Should we add it if we really feel like this person is at risk? Maybe we should add it. A kind of wishy-washy conclusion as far as I'm concerned.
Rick: I found this study really very unsatisfying. Here is why. They ask physicians, "How confident are you of your diagnosis?" before they did the test. Then they did the test and then they asked the physicians the same question. Based upon whether the test was positive or negative, the physician said, "I'm much more confident" or "I'm less confident" or "I changed therapy." It didn't prove the patient actually had what they thought they had.
In their discussion, they mentioned that ruling out underlying Alzheimer's dementia based on the negative tau PET scan -- in the absence of clear, objective, cognitive impairment -- is actually quite questionable.

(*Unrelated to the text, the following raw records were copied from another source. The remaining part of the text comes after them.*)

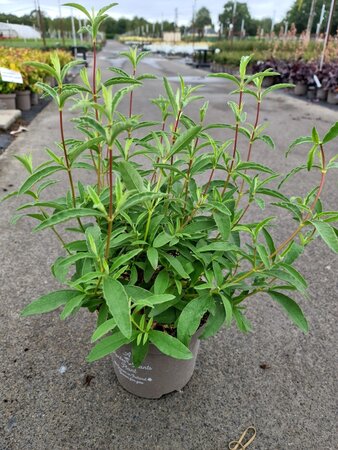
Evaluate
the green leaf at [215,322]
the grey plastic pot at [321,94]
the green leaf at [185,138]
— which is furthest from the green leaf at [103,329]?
the grey plastic pot at [321,94]

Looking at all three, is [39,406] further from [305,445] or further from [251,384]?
[305,445]

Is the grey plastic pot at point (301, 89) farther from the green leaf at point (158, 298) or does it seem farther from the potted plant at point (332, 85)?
the green leaf at point (158, 298)

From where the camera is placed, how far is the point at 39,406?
1.61 meters

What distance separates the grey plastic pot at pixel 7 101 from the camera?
250 inches

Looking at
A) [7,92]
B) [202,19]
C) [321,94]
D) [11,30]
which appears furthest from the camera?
[202,19]

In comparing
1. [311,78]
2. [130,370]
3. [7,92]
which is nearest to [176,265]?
[130,370]

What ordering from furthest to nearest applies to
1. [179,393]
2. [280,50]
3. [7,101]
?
[280,50] → [7,101] → [179,393]

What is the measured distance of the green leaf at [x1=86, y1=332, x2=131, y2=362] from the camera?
1.24 m

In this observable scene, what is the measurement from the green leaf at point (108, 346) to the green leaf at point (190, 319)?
0.18 meters

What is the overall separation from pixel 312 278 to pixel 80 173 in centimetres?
269

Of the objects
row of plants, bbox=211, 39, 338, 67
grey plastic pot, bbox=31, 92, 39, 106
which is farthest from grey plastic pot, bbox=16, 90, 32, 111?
row of plants, bbox=211, 39, 338, 67

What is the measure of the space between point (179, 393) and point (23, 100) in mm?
6736

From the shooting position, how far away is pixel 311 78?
988cm

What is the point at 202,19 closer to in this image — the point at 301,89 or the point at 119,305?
the point at 301,89
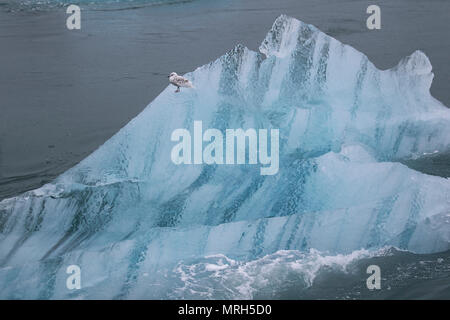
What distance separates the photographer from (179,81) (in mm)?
6199

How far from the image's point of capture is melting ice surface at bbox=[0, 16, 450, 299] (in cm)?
513

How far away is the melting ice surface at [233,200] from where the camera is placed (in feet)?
16.8

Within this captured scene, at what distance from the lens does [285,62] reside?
6.92m

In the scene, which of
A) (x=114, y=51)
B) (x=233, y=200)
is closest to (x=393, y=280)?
(x=233, y=200)

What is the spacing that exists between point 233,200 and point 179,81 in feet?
3.98

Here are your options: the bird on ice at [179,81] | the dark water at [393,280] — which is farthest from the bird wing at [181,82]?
the dark water at [393,280]

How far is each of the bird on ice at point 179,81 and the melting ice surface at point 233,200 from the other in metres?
0.08

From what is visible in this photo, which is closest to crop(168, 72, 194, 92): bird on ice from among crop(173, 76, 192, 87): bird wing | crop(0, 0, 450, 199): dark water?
crop(173, 76, 192, 87): bird wing

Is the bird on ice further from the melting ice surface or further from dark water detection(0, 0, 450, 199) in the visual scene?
dark water detection(0, 0, 450, 199)

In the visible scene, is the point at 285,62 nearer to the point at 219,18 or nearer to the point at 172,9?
the point at 219,18

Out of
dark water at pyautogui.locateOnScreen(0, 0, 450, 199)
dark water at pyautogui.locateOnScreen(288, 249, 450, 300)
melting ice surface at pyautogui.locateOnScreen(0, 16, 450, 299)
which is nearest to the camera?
dark water at pyautogui.locateOnScreen(288, 249, 450, 300)

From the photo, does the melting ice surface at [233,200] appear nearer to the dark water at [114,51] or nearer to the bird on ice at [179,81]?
the bird on ice at [179,81]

Elizabeth: I thought it really was just like, "Wait a sec. We're going to employ this ferociously expensive technology in these folks and we really are not going to get much bang for the buck when we do."
Rick: Again, the only reason to do something like this is if it's going to change patients' management in a beneficial way. Just because physicians feel more confident, it doesn't mean that confidence based upon a test is particularly reliable.
Elizabeth: On that note then, that's a look at this week's medical headline from Texas Tech. I'm Elizabeth Tracey.
Rick: And I'm Rick Lange. Y'all listen up and make healthy choices.